Exercise requirements> Could you report every line from the entries that includes the word "rpptv"?

[Saved data entries]
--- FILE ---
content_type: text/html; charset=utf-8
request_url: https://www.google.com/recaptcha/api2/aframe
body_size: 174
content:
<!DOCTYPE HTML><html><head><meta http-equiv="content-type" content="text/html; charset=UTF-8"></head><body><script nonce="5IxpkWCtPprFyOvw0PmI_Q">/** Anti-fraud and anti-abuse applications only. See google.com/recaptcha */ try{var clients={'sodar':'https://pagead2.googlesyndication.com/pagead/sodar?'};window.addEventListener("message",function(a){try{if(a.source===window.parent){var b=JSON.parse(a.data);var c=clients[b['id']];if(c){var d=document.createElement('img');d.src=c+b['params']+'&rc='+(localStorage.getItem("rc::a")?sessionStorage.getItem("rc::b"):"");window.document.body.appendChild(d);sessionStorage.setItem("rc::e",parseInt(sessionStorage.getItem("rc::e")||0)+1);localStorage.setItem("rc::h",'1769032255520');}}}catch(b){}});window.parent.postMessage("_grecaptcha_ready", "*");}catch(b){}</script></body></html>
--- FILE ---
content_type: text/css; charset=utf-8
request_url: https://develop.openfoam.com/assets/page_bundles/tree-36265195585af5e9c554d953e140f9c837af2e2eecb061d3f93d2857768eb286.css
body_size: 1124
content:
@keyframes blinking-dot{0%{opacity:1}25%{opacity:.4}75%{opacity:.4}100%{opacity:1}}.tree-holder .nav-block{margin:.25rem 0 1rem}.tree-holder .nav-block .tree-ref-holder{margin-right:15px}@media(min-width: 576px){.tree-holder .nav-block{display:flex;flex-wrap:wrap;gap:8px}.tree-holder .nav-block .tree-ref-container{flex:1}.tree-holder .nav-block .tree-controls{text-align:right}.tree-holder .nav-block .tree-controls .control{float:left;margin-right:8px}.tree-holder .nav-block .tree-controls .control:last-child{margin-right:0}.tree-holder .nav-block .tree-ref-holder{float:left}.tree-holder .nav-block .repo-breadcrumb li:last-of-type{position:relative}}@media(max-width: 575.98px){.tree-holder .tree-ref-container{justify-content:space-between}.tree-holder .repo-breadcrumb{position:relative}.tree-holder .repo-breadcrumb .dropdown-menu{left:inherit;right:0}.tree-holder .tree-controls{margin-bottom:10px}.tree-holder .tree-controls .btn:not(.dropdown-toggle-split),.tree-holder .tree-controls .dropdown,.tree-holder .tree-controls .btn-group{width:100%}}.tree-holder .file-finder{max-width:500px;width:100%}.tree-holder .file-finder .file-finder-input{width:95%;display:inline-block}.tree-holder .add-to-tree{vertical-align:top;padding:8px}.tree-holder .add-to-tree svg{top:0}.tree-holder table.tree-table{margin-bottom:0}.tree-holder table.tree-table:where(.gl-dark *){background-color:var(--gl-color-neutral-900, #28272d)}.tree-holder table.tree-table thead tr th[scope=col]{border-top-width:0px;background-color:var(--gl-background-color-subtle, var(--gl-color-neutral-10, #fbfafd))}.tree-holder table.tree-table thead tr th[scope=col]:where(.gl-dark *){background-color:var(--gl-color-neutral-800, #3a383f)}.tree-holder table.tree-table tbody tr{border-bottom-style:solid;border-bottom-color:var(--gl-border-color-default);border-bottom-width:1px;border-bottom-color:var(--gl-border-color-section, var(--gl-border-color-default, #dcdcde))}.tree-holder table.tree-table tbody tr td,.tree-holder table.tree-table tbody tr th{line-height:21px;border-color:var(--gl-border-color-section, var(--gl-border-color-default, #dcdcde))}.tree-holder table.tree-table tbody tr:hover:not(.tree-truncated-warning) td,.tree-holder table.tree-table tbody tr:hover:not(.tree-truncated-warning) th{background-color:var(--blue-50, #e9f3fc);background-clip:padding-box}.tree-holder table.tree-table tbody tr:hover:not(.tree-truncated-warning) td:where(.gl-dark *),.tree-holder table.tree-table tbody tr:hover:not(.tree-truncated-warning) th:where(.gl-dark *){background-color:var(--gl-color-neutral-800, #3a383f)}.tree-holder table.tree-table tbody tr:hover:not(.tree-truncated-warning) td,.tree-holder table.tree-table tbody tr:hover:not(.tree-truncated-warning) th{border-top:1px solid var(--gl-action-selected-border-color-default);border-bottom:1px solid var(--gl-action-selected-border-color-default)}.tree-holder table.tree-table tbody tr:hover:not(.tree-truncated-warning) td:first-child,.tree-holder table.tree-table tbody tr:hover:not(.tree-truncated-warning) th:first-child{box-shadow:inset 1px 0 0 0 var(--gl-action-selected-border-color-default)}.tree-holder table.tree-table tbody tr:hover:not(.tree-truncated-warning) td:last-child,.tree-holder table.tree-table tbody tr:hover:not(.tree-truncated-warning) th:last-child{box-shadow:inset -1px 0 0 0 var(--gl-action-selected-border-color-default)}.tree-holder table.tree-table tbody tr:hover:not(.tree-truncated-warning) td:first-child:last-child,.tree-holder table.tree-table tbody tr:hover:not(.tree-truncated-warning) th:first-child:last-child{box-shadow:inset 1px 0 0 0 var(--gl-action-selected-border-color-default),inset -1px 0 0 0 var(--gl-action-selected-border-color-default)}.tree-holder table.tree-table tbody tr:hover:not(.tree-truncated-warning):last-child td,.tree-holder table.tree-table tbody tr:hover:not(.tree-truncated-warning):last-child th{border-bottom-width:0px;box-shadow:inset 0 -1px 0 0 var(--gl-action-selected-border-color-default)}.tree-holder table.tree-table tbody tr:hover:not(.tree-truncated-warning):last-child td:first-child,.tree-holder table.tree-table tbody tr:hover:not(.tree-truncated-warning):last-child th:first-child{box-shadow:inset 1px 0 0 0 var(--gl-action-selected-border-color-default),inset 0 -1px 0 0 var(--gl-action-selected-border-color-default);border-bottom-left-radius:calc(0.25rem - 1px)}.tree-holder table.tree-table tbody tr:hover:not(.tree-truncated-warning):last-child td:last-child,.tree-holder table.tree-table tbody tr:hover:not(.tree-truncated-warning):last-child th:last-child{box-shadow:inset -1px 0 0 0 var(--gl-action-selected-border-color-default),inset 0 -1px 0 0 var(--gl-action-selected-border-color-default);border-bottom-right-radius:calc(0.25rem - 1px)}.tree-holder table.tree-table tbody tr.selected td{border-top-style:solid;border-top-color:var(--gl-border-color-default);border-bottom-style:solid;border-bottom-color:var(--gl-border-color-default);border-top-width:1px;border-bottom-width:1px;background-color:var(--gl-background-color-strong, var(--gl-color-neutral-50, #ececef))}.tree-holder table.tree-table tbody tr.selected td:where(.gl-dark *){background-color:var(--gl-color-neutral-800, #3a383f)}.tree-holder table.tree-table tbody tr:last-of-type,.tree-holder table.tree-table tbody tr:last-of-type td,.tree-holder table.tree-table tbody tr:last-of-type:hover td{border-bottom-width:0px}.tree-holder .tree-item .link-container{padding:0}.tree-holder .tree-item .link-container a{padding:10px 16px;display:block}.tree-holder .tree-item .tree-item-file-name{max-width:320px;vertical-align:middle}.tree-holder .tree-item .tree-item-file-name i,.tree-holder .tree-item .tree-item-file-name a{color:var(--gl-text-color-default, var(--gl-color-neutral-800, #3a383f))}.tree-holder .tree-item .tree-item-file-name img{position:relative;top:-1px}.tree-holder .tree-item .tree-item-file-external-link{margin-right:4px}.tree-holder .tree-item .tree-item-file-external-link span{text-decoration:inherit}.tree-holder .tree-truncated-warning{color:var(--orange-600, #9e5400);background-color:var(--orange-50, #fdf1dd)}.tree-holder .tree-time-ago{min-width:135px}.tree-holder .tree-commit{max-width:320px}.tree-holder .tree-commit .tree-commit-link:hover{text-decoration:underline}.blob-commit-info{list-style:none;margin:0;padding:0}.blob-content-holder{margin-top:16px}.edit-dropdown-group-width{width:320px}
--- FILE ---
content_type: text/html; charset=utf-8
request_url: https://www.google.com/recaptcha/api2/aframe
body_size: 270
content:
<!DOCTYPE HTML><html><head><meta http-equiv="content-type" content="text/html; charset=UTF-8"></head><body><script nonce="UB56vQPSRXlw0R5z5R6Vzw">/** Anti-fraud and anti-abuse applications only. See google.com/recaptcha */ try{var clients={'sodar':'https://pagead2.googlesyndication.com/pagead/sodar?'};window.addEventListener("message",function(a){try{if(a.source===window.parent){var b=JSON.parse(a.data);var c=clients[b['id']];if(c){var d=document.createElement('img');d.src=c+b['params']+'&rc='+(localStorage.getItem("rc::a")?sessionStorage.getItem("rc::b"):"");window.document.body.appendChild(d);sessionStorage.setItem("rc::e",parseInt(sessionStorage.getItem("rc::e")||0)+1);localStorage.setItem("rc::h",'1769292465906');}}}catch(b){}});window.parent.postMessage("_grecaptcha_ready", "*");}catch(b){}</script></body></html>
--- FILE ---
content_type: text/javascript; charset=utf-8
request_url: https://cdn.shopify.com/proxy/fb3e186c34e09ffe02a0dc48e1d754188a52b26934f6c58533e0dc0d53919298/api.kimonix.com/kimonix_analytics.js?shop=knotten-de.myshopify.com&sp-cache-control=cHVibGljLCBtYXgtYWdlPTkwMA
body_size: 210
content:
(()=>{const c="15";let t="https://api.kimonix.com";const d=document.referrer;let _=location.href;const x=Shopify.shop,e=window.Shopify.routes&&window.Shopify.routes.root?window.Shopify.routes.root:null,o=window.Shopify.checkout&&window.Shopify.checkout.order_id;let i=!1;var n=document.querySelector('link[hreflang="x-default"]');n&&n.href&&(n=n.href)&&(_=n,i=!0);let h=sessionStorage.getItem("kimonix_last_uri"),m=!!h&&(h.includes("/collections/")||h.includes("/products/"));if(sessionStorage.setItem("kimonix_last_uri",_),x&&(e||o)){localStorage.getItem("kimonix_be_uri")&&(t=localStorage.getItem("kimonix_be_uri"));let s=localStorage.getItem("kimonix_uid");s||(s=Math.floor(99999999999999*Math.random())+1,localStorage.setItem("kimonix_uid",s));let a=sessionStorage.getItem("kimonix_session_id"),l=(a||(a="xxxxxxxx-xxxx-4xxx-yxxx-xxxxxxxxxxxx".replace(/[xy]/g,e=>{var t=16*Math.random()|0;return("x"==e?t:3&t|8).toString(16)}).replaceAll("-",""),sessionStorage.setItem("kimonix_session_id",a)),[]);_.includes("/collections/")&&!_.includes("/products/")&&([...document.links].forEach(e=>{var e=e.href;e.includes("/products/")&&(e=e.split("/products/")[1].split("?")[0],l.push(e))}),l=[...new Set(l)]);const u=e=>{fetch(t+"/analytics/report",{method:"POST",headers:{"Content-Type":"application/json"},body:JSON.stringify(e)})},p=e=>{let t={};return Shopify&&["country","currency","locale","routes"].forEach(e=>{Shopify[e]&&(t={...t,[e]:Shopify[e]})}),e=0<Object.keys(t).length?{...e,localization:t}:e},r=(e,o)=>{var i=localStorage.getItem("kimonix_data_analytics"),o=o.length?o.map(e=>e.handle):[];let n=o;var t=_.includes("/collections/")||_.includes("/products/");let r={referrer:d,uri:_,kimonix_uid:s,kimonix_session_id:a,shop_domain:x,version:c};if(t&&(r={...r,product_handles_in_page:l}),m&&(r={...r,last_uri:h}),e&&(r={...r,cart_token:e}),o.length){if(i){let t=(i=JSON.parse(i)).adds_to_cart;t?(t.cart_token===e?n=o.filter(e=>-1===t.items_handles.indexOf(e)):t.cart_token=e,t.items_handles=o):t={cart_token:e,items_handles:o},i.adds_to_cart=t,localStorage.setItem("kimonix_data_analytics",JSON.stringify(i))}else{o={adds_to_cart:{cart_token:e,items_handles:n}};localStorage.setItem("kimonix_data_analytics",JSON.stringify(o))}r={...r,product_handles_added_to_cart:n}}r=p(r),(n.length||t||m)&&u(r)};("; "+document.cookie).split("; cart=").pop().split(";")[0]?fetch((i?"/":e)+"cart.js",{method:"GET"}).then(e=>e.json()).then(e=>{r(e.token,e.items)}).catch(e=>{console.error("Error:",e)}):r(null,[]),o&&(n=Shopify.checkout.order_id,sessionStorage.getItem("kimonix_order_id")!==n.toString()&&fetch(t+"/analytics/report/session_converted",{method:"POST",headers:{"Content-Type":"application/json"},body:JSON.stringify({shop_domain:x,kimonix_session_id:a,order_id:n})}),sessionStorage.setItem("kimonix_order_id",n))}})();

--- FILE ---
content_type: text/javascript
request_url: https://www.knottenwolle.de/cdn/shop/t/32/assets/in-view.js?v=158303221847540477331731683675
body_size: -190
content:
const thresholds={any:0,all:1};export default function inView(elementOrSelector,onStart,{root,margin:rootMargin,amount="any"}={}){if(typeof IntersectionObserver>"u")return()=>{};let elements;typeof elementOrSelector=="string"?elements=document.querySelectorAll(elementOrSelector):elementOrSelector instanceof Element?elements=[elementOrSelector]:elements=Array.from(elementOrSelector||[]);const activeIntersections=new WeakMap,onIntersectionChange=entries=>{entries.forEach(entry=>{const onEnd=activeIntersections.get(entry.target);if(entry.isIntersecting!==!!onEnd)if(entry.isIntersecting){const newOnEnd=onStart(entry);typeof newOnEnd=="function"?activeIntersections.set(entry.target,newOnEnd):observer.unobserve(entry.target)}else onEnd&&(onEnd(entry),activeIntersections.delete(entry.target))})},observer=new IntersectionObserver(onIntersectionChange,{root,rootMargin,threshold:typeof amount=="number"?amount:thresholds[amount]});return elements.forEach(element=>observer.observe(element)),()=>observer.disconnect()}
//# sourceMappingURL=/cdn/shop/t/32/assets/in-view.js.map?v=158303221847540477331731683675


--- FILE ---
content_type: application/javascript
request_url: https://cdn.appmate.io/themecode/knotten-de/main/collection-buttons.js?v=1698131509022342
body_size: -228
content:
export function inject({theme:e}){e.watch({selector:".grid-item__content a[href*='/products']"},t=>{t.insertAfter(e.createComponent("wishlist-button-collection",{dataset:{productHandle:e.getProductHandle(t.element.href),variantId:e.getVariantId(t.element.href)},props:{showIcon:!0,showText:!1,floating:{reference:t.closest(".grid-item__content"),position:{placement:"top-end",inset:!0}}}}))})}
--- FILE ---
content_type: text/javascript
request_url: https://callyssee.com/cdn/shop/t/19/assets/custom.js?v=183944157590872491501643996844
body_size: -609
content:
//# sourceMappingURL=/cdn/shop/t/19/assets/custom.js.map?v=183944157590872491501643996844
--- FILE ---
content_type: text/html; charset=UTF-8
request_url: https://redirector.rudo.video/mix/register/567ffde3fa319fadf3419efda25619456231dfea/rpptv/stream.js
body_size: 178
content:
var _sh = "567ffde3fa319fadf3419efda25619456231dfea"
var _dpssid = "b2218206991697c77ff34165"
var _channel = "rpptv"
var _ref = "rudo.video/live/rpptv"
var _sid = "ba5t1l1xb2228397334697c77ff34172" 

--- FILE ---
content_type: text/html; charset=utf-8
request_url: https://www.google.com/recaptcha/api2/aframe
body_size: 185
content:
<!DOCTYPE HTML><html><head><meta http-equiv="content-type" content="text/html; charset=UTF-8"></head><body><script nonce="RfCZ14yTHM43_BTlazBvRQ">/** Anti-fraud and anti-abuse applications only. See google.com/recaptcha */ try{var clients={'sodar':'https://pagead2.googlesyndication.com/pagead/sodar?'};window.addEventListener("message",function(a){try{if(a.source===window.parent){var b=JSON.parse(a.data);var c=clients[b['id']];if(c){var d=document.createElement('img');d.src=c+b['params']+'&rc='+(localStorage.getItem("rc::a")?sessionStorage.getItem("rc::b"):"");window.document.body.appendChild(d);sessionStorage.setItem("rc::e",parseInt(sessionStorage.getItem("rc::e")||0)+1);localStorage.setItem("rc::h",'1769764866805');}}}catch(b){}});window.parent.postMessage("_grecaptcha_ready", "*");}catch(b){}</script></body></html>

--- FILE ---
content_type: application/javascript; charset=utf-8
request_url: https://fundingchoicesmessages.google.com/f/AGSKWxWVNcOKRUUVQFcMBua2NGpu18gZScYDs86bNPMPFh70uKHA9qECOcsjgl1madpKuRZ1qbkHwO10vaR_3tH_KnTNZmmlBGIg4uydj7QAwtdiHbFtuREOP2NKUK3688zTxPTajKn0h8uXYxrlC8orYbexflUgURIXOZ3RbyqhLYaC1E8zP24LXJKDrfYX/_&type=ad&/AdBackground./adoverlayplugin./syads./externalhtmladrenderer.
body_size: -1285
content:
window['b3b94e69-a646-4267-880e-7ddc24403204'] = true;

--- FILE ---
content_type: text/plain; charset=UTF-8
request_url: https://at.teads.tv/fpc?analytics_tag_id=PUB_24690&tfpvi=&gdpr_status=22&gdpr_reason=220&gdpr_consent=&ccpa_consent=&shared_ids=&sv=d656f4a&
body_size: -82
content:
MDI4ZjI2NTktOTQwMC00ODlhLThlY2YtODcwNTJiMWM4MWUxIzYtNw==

Result of this task>
request_url: https://redirector.rudo.video/mix/register/567ffde3fa319fadf3419efda25619456231dfea/rpptv/stream.js
var _channel = "rpptv"
var _ref = "rudo.video/live/rpptv"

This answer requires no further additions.